第429話 チューニング(1)オシャレな新居

 座って、ふう、と息をつく。たった1人の荷物だから大した事は無いと思っていたのに、引っ越しというのは大変だった。

「まあ、今度はちょっと広いし、オシャレだし、長く住もう」

 言って、安岡はそれを見た。

 ちょっとアンティーク調のラジオだ。据え付けのようにドンと最初から置いてあったもので、冷蔵庫くらいの大きさか。下半分は物を置けるようになっていて、安岡は雑誌を積んで置いた。

 スイッチを入れる。

 ザザザ、とノイズが聞こえる。チューナーで合わせようとするが、なかなか合わない。だがその内に、微かに人のようなものが入った。

 ザ・ザザザ・・・ザザ・・え・・・ザザ・・

「難しいなあ。また今度挑戦しよう」

 安岡は欠伸をして、ラジオの前から立ち上がった。


 部室でいつも通り昼食を摂り、食後のお茶を飲む。

「もう12月かあ」

 御崎みさき れん、大学4年生。高校入学直前、突然、霊が見え、会話ができる体質になった上、神殺し、神喰い、神生み等の新体質までもが加わった、霊能師である。面倒臭い事はなるべく避け、安全な毎日を送りたいのに、危ない、どうかすれば死にそうな目に、何度も遭っている。

「早いねえ。今年は特にそんな気分だよねえ」

 町田まちだ なお、幼稚園からの親友だ。要領が良くて人懐っこく、脅威の人脈を持っている。高1の夏以降、直も、霊が見え、会話ができる体質になったので本当に心強い。だがその前から、僕の事情にも精通し、いつも無条件で助けてくれた大切な相棒だ。霊能師としては、祓えないが、屈指の札使いであり、インコ使いでもある。

「今年は、試験とかに追われてたからなあ」

 智史が遠い目をする。

 郷田智史ごうださとし。いつも髪をキレイにセットし、モテたい、彼女が欲しいと言っている。実家は滋賀でホテルを経営しており、兄は経営面、智史は法律面からそれをサポートしつつ弁護士をしようと、法学部へ進学したらしい。

「智史先輩は、春から司法修習なんですよね」

 水無瀬宗みなせそう。高校時代の1年下の後輩で、同じクラブの後輩でもあった。霊除けの札が無ければ撮った写真が悉く心霊写真になってしまうという変わった体質の持ち主だ。背が高くてガタイが良くて無口。迫力があるが、心優しく面倒見のいい男だ。

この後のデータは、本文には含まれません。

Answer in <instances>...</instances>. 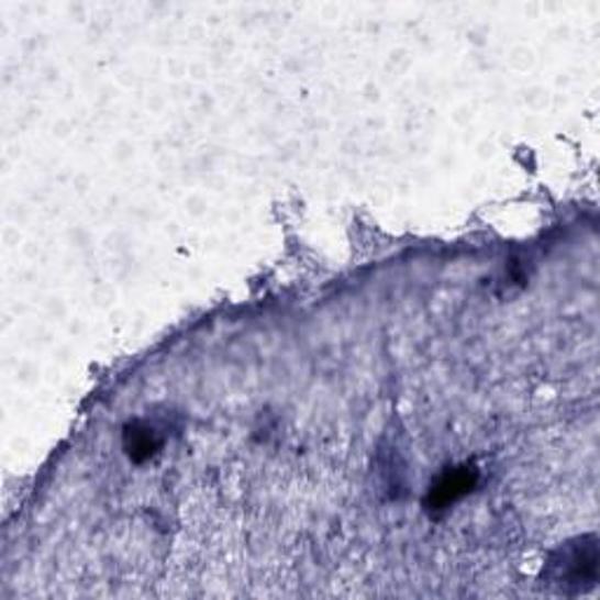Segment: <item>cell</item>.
<instances>
[{"mask_svg":"<svg viewBox=\"0 0 600 600\" xmlns=\"http://www.w3.org/2000/svg\"><path fill=\"white\" fill-rule=\"evenodd\" d=\"M546 579L560 593H587L598 581V544L596 537H581L566 549H558L546 568Z\"/></svg>","mask_w":600,"mask_h":600,"instance_id":"cell-1","label":"cell"},{"mask_svg":"<svg viewBox=\"0 0 600 600\" xmlns=\"http://www.w3.org/2000/svg\"><path fill=\"white\" fill-rule=\"evenodd\" d=\"M476 481H479V471L469 465L453 467V469L444 471L436 479V484L430 488L427 509H432V511L448 509L457 500H463L467 492H471Z\"/></svg>","mask_w":600,"mask_h":600,"instance_id":"cell-2","label":"cell"},{"mask_svg":"<svg viewBox=\"0 0 600 600\" xmlns=\"http://www.w3.org/2000/svg\"><path fill=\"white\" fill-rule=\"evenodd\" d=\"M122 441H125V451L134 463L151 460V457L163 446L160 436L155 434L153 427L144 425V422H132V425H127Z\"/></svg>","mask_w":600,"mask_h":600,"instance_id":"cell-3","label":"cell"}]
</instances>
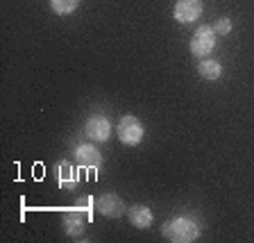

「そうや。一年間勉強と実習して、まあた試験受けて、それに受かったらやっと弁護士や。ああ、また試験や。

 そうやった。引っ越しどないしようかな」

 智史が嘆いた。

「引っ越しですかあ?」

 高槻楓太郎たかつきふうたろう。高校時代の1年下の後輩で、同じクラブの後輩でもあった。小柄で表情が豊かな、マメシバを連想させるようなタイプだ。

「司法修習、寮はあるけど抽選やねん。地元のもんは家から通うんが普通やねんけどな。オレ、どないしょうか迷っててなあ。引っ越しは面倒やけど、近くの方が便利やん?でも、今のトコ、安いしなあ」

 それで、ふと楓太郎が思い出したように言った。

「そうだ。学部の友達がこの前引っ越ししたんですよ。下北沢のマンションで、月に1万円らしいんですよね」

 全員、無言で楓太郎を見、一斉に言った。

「おかしいんじゃないか、それ」

「怪しいで」

「下北沢で1万円って、安アパートかねえ?」

「大丈夫か、そこ」

 楓太郎は首を傾けてから、言う。

「今日は普通に学校に来てましたよ。引っ越しの荷物整理で寝不足だって、欠伸はしてたけど」

「何か変だったらすぐに言えよ。何かある予感がすごくする」

 怜が言うと、全員がうんうんと頷き、楓太郎は大きく頷いた。

「わかりました!」

「前の入居者が何か臭いか汚れを残したとか、その部屋が全く日が当たらないとか、高層階なのに階段しかないとか、そんな平和な理由である事を祈るが、面倒臭い予感がプンプンするよなあ」

 怜が溜め息混じりに言って、直が頷いた。